◆ EXTRACT TO READ
== Segment start ==

The game presents abstract language—idioms, metaphors, poetic descriptions, or symbolic phrases—as puzzle instructions. The player must interpret figurative language as literal game mechanics: what would this phrase look like if it could physically exist in the game world?

Information Architecture

Conveyance Method: Text-based symbolic language

  • Phrases appear in dialogue, item descriptions, book text, or environmental signage
  • The solution requires "translating" the metaphor into concrete game objects/actions
  • No explicit instruction—the player must recognize the symbolic nature

Player Action Pattern:

  1. Encounter metaphorical phrase in text
  2. Identify what the phrase would mean if taken literally
  3. Locate or create the literal equivalent in the game world
  4. Execute literal action → solution achieved

Core Mechanic: The puzzle tests linguistic creativity—can the player imagine what "wallflowers" literally looks like in a game with flowers?

Design Rationale

  • Creates world coherence—language manifests physically, making the world feel internally consistent
  • Rewards literary thinking—players who engage carefully with text are advantaged
  • Generates memorable moments—literalized metaphors become distinctive visual/cognitive landmarks
  • Avoids generic solutions—each phrase has unique literal translation

Why It's Effective

The "aha" moment is distinct: recognizing that a phrase is symbolic rather than descriptive. This requires active reading rather than passive scanning—a skill that distinguishes engaged players.

== Segment end ==

◆ Web images with captions
== Segment start ==

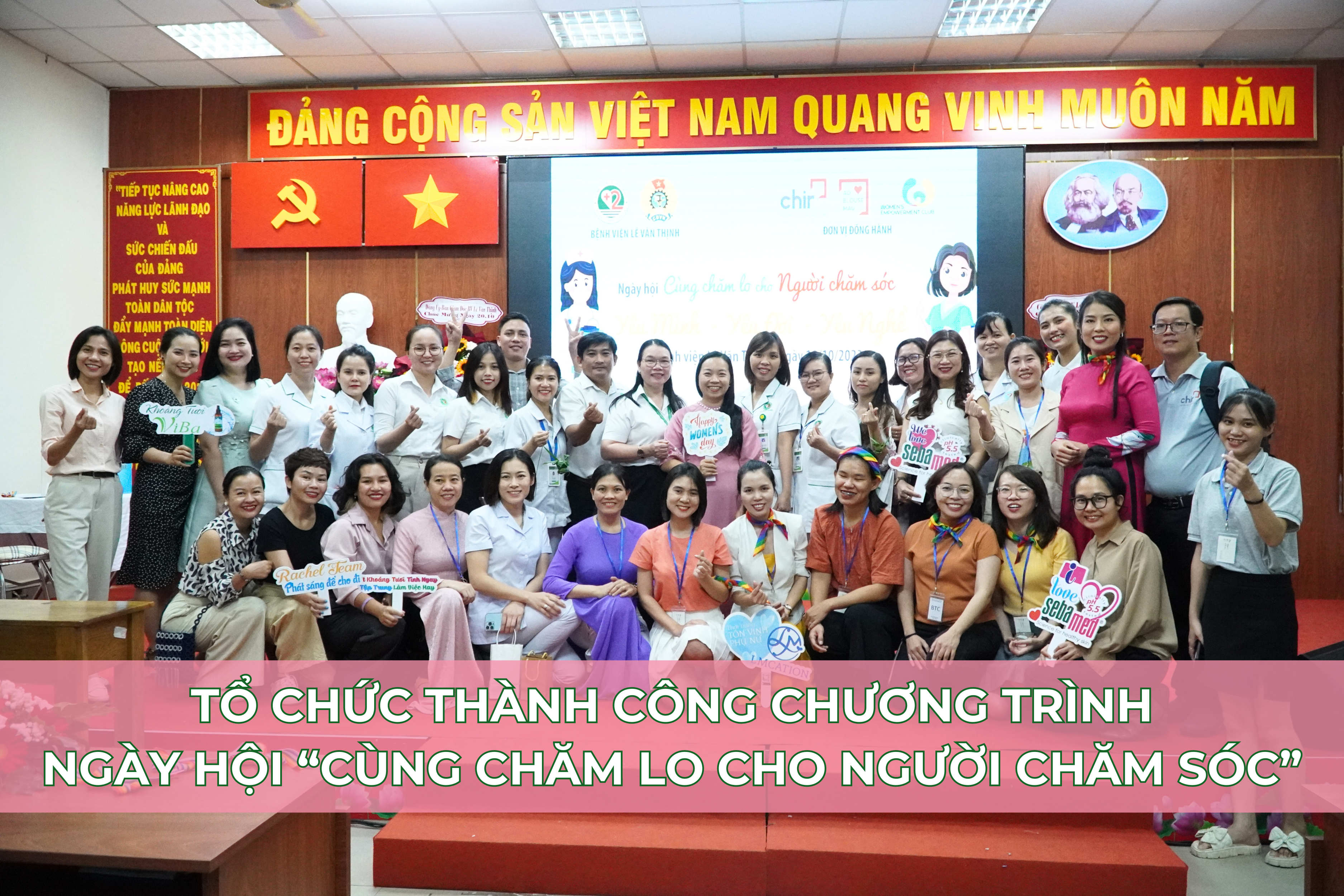 NGAY HOI CUNG CHAM LO CHO NGUOI CHAM SOC - 5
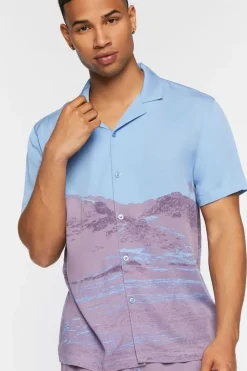 Desert Landscape Shirt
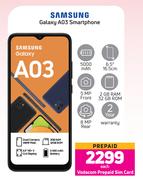 Samsung Galaxy A03 Smartphone-Each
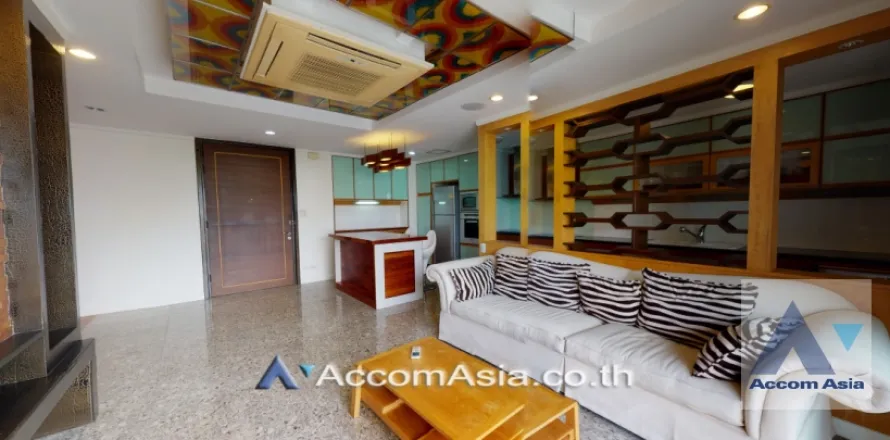 Eigentumswohnung in Watthana, Bangkok, Thailand, 2 Schlafzimmer № 215353
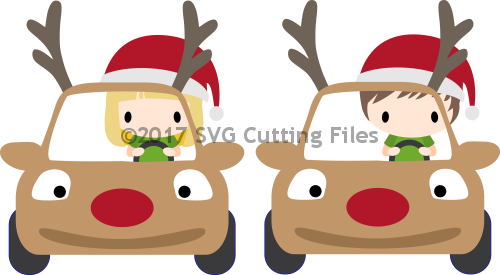 Reindeer Cars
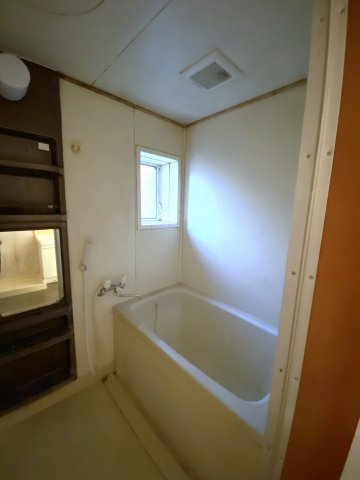 コーポ高師の浴室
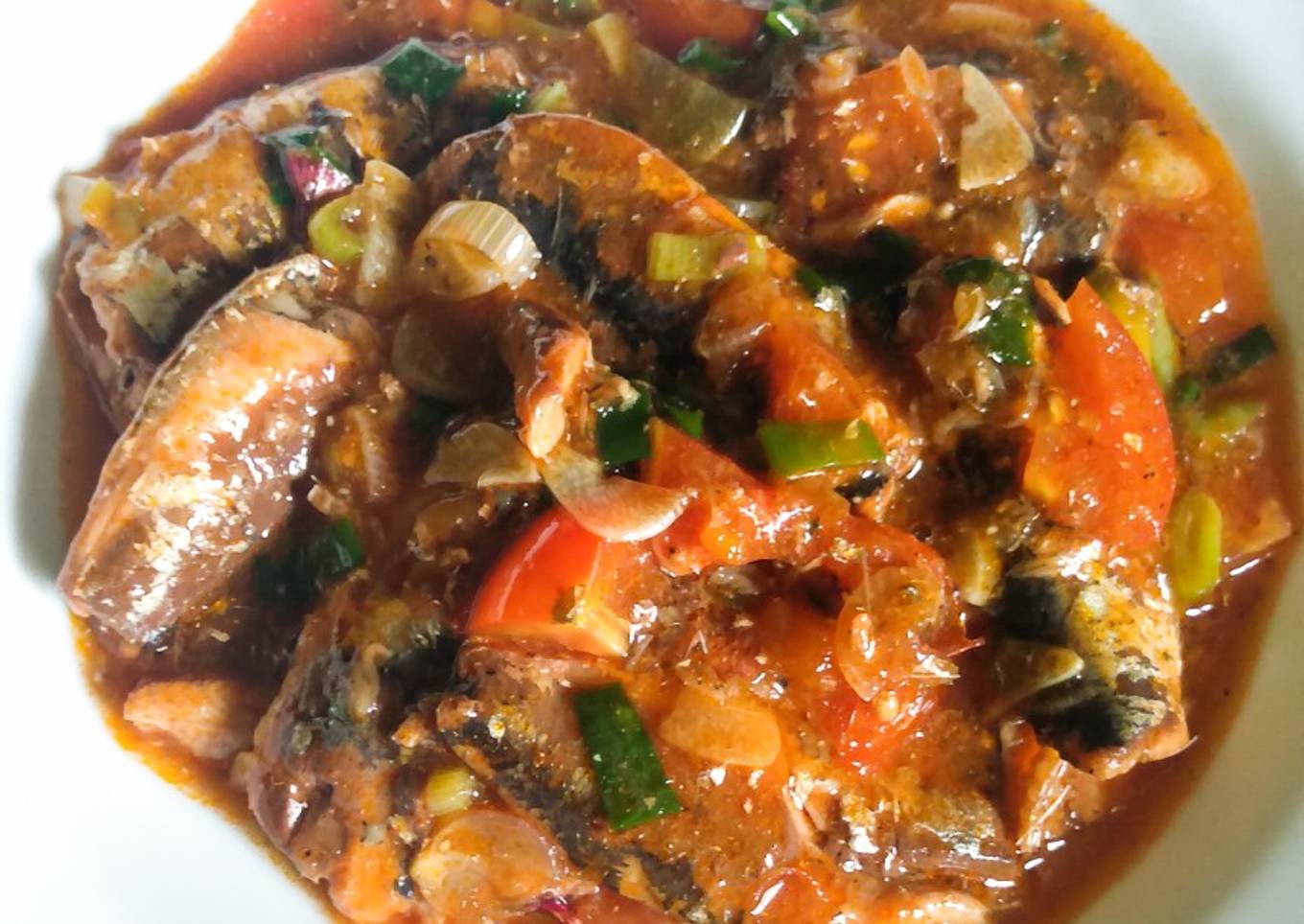 Bagaimana Menyiapkan Sarden Anti Gagal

== Segment end ==

◆ WHAT TO WORK ON
1. Answer these questions about the text on metaphor puzzles:
(a) Where do the phrases appear, according to the conveyance method?
(b) What is the third step of the player action pattern?
(c) What does the "aha" moment require in place of passive scanning?
2. Rewrite every line of the listing, substituting "Moose" for "Reindeer" and changing nothing else. Leave out the pictures.
The listing and the text on metaphor puzzles are unrelated pieces of material.

◆ SOLUTIONS BELOW
1.
(a) In dialogue, item descriptions, book text, or environmental signage.
(b) Locate or create the literal equivalent in the game world.
(c) Active reading.

2.
 NGAY HOI CUNG CHAM LO CHO NGUOI CHAM SOC - 5
 Desert Landscape Shirt
 Samsung Galaxy A03 Smartphone-Each
 Eigentumswohnung in Watthana, Bangkok, Thailand, 2 Schlafzimmer № 215353
 Moose Cars
 コーポ高師の浴室
 Bagaimana Menyiapkan Sarden Anti Gagal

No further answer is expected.